Os vídeos nos mostram que Bolsonaro prefere um regime autoritário e é a favor da tortura, tratando como herói um célebre torturador dos porões de nossa ditadura, Carlos Alberto Brilhante Ustra. O ex-capitão adotou, como slogan de sua campanha à presidência, a frase patriótica e  religiosa: “Brasil acima de tudo, Deus acima de todos”. Como dificilmente o Senhor vai se dar ao trabalho de descer à terra para ajudá-lo a governar o país nesses próximos quatro anos, só restará a Bolsonaro se auto-nomear delegado d’Ele, autorizando a si mesmo os gestos que julgar que Deus praticaria.

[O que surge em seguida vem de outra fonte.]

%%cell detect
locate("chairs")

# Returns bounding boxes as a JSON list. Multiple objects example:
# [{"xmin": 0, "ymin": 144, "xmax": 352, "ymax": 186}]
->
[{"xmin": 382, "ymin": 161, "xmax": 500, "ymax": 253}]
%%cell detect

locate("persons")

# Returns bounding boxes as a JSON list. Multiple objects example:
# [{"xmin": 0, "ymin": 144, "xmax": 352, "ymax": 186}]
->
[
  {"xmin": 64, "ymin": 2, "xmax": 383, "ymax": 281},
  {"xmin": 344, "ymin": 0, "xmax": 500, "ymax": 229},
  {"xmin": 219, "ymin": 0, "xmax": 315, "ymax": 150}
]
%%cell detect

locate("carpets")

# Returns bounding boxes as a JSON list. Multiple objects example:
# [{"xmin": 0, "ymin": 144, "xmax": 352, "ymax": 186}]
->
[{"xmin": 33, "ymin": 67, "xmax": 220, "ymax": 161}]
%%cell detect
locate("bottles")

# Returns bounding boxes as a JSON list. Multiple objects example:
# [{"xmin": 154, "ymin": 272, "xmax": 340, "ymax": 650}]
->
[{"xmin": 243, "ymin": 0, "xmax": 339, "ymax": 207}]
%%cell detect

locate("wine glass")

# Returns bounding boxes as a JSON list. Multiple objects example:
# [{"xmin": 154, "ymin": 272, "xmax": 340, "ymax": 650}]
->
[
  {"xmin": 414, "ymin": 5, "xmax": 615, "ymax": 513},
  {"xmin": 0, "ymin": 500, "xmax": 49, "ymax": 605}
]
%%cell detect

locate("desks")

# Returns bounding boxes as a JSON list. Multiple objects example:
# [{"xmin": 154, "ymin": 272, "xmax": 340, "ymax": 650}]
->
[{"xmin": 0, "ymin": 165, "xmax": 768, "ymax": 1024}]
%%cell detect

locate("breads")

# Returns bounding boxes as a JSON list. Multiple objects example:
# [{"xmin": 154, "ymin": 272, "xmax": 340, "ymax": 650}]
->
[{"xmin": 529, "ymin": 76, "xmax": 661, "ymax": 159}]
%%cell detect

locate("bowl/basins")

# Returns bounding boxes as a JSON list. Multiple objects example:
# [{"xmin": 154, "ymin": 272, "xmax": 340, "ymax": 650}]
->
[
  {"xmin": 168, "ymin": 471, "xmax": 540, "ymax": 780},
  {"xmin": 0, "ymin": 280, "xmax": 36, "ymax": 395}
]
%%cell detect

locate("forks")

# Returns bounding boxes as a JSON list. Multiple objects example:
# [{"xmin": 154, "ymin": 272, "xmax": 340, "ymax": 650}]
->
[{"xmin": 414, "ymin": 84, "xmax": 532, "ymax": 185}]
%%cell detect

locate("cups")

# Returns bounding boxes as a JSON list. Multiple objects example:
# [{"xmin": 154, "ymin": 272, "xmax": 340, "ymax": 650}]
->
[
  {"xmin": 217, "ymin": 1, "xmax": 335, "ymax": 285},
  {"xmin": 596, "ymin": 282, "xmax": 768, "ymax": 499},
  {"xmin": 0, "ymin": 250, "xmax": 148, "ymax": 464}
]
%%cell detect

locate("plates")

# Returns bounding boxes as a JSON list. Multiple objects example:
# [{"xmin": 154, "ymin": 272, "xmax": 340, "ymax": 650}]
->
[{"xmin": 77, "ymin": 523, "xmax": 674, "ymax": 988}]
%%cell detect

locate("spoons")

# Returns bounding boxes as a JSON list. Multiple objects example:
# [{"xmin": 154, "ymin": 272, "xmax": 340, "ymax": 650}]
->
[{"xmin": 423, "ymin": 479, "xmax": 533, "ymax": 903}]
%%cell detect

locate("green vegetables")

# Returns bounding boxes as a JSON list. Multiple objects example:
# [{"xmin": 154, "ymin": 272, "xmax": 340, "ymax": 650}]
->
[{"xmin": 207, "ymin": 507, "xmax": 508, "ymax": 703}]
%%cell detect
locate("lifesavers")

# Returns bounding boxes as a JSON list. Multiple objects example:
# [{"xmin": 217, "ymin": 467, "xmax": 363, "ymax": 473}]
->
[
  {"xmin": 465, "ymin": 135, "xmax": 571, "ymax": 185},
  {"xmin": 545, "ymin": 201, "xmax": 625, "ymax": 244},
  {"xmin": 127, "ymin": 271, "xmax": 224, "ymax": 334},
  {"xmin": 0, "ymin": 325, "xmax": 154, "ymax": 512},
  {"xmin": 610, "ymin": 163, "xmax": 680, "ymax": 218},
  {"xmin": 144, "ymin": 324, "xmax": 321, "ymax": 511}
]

Nada do que é dito nos parágrafos anteriores é fofoca, disse-me-disse com a intenção de prejudicar a imagem de um candidato legitimamente eleito pelo povo do país. Tudo foi dito por ele mesmo, ao vivo ou em vídeos que tratou de difundir pelos programas digitais dos quais participou em campanha. Uma novidade inteligente, pois o mundo digital cria novas tecnologias múltiplas e faz o raciocínio analógico único envelhecer.



Como não acredito que existam 60 milhões de brasileiros que pensam desse modo, que tenham pelos outros brasileiros sentimento tão destrutivo, só posso entender essa clara vitória de Bolsonaro como uma punição que o povo resolveu dar ao país, sobretudo às suas elites governantes. É como se dissessem à população que estão cansados de serem iludidos, de ouvir promessas que não se cumprem, de sofrerem calados à espera de uma remissão que nunca chega. Chega de incompetência, chega de malfeitos, chega de corrupção, chega de brincadeira com a felicidade do povo, agora vai ser pau puro, vocês que se danem.


Não me venham com a velha história de que o povo foi enganado, de que não faz ideia de quem são esses caras. Pela alegria que vejo nas ruas, o povo votou consciente, era isso mesmo o que ele queria. Os eleitores de Bolsonaro não são militantes de nenhum partido, nem ativistas de nenhuma ideologia, não têm uma cartilha doutrinária pela qual rezam sua doutrina. Ideologia de emergente é ascensão social e não luta de classes. E o “perigo comunista“ acabou há muito tempo, hoje só existe como pretexto para golpes de estado.

Apenas os eleitores se cansaram e só nos resta respeitar sua decisão. Eles quiseram punir o Brasil pela distância entre a imagem ideal do país e o que ele é de fato. Quem não estiver de acordo, que se prepare para a oposição que a democracia lhes dá o direito de exercer. A democracia que obriga o poder a aceitar a diferença, sem exigir nenhuma submissão do pensamento, apenas o respeito às regras e às leis.


Em 1776, a revolução americana inaugurou a democracia moderna. Mas foi na França, em 1789, um século antes da proclamação da república no Brasil, que a ideia de Democracia foi formulada com mais precisão, através de mote célebre: Liberdade, Igualdade e Fraternidade. A Liberdade se tornou uma reivindicação básica do capitalismo e a Igualdade do socialismo. Sempre esperei que o Brasil resolvesse o impasse inventando a Fraternidade dos tempos modernos, resolvendo com uma face humana o confronto contemporâneo entre o indivíduo e a sociedade, o direito de sermos o que somos sem fazer mal a ninguém, de bem com todos. Ainda temos o direito de sonhar.